Transduction of human melanoma cell lines with the human interleukin-7 gene using retroviral-mediated gene transfer: comparison of immunologic properties with interleukin-2.

Two human melanoma cell lines were transduced with the human interleukin (IL)-7 and IL-2 genes using retroviral-mediated gene transfer. Stable, high-level cytokine expression was achieved. The in vitro growth of transduced tumors was unaltered. Neither of the IL-2-transduced melanoma cell lines grew in athymic mice, whereas one IL-7-transduced melanoma line showed retarded in vivo growth. This is consistent with animal studies suggesting a predominantly T-cell response to IL-7-transduced tumors and a more nonspecific response to IL-2-transduced tumors.
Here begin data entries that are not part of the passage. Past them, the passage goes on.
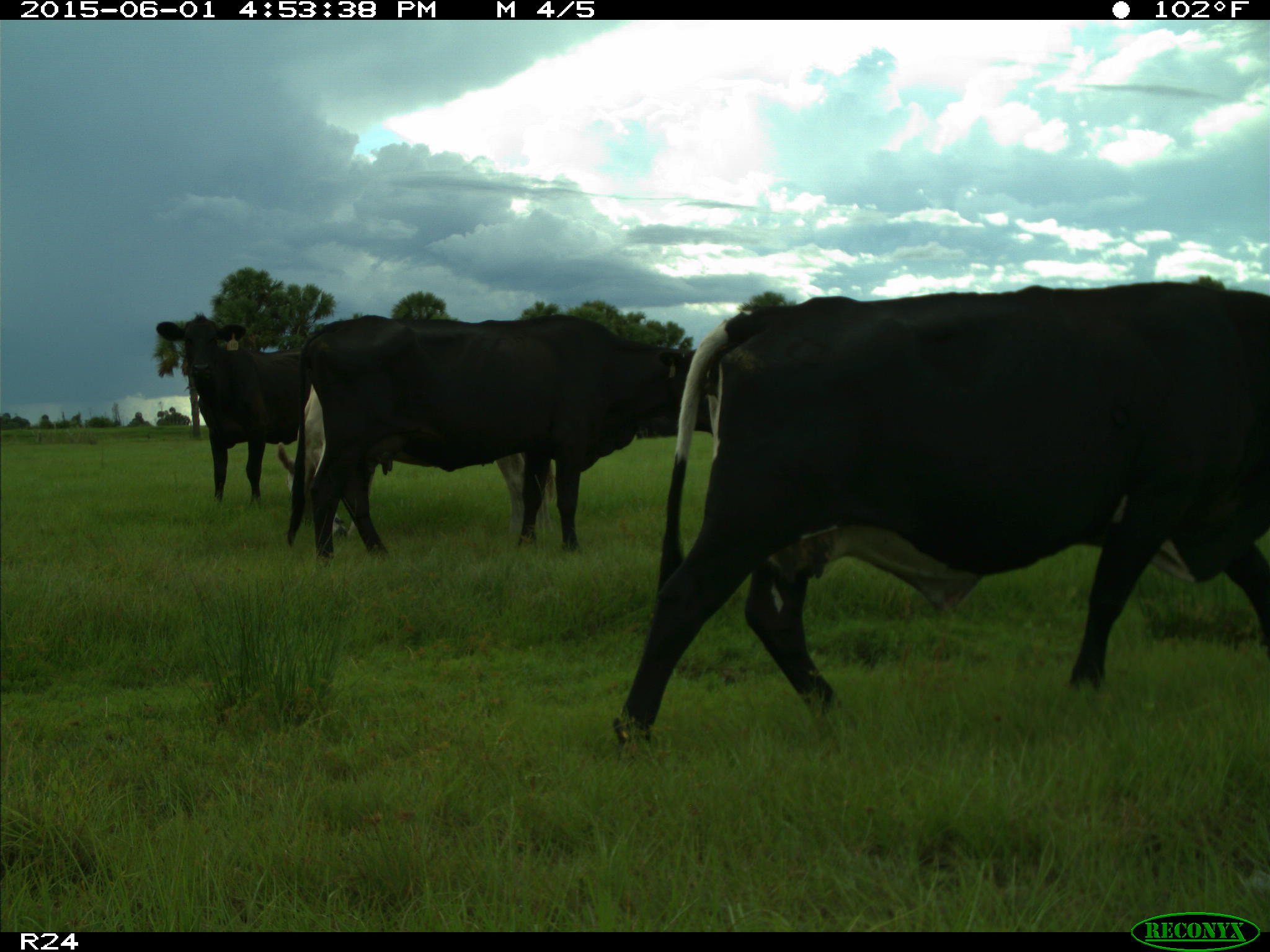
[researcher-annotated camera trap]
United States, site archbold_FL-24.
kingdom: Animalia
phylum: Chordata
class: Mammalia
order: Artiodactyla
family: Bovidae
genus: Bos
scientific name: Bos taurus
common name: domestic cow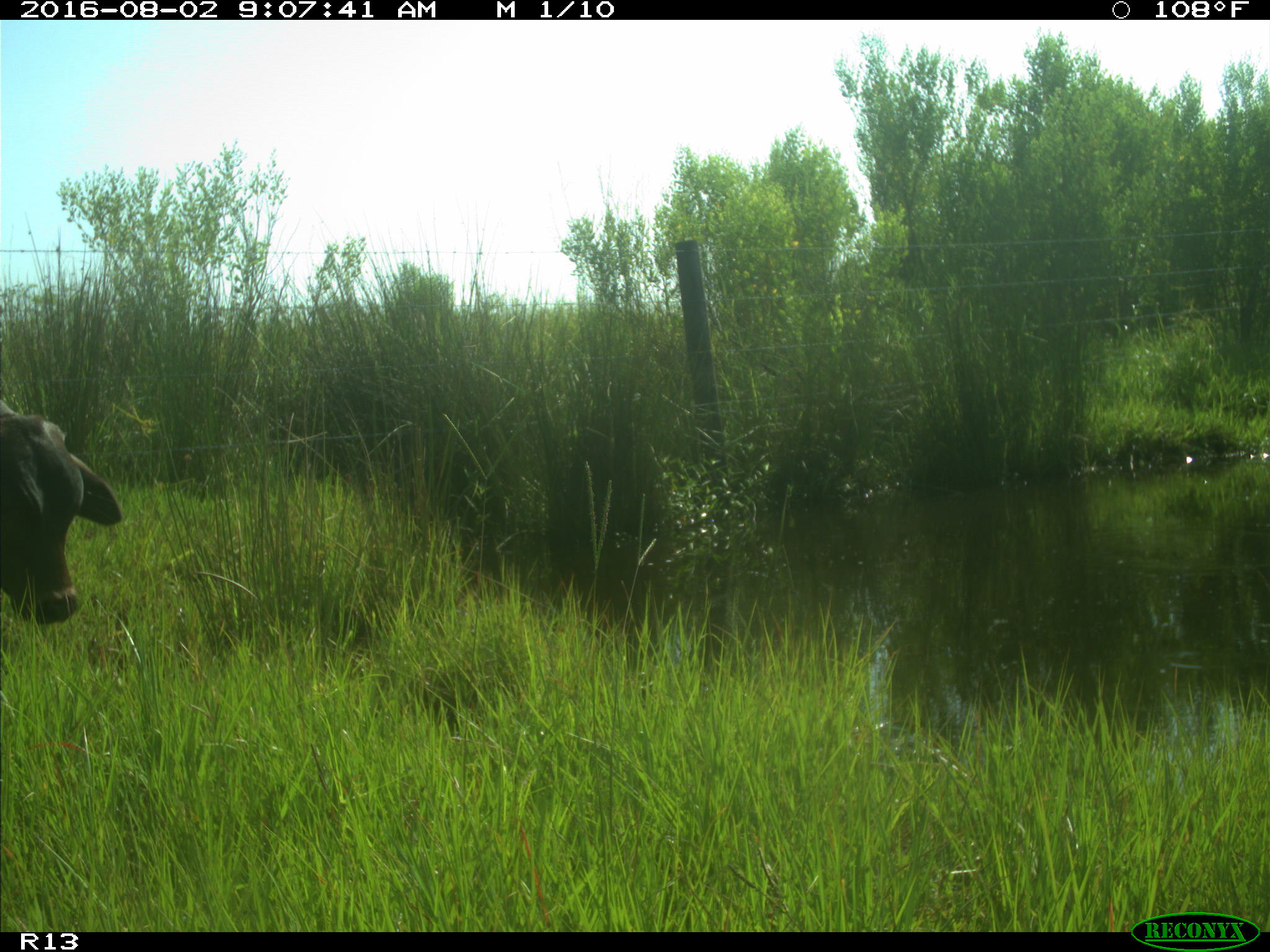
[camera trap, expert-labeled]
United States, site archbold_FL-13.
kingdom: Animalia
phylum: Chordata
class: Mammalia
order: Artiodactyla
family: Bovidae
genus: Bos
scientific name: Bos taurus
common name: domestic cow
Both IL-7- and IL-2-transduced melanoma cell lines could induce cytotoxic lymphocytes in mixed lymphocyte-tumor cultures. The expression of putative melanoma antigens (MAGE)-1 and MAGE-3 was unaltered by cytokine transduction. In one cell line, IL-7 transduction resulted in a marked inhibition of the immunosuppressive peptide transforming growth factor (TGF)beta 1. The results allow a comparison of immunobiologic properties of IL-7- and IL-2-transduced human melanoma cell lines in consideration of their use in genetically engineered tumor vaccines. IL-7 transduction results in stable cytokine expression and phenotypic alterations that appear to be favorable for enhanced immunogenicity and it deserves clinical testing.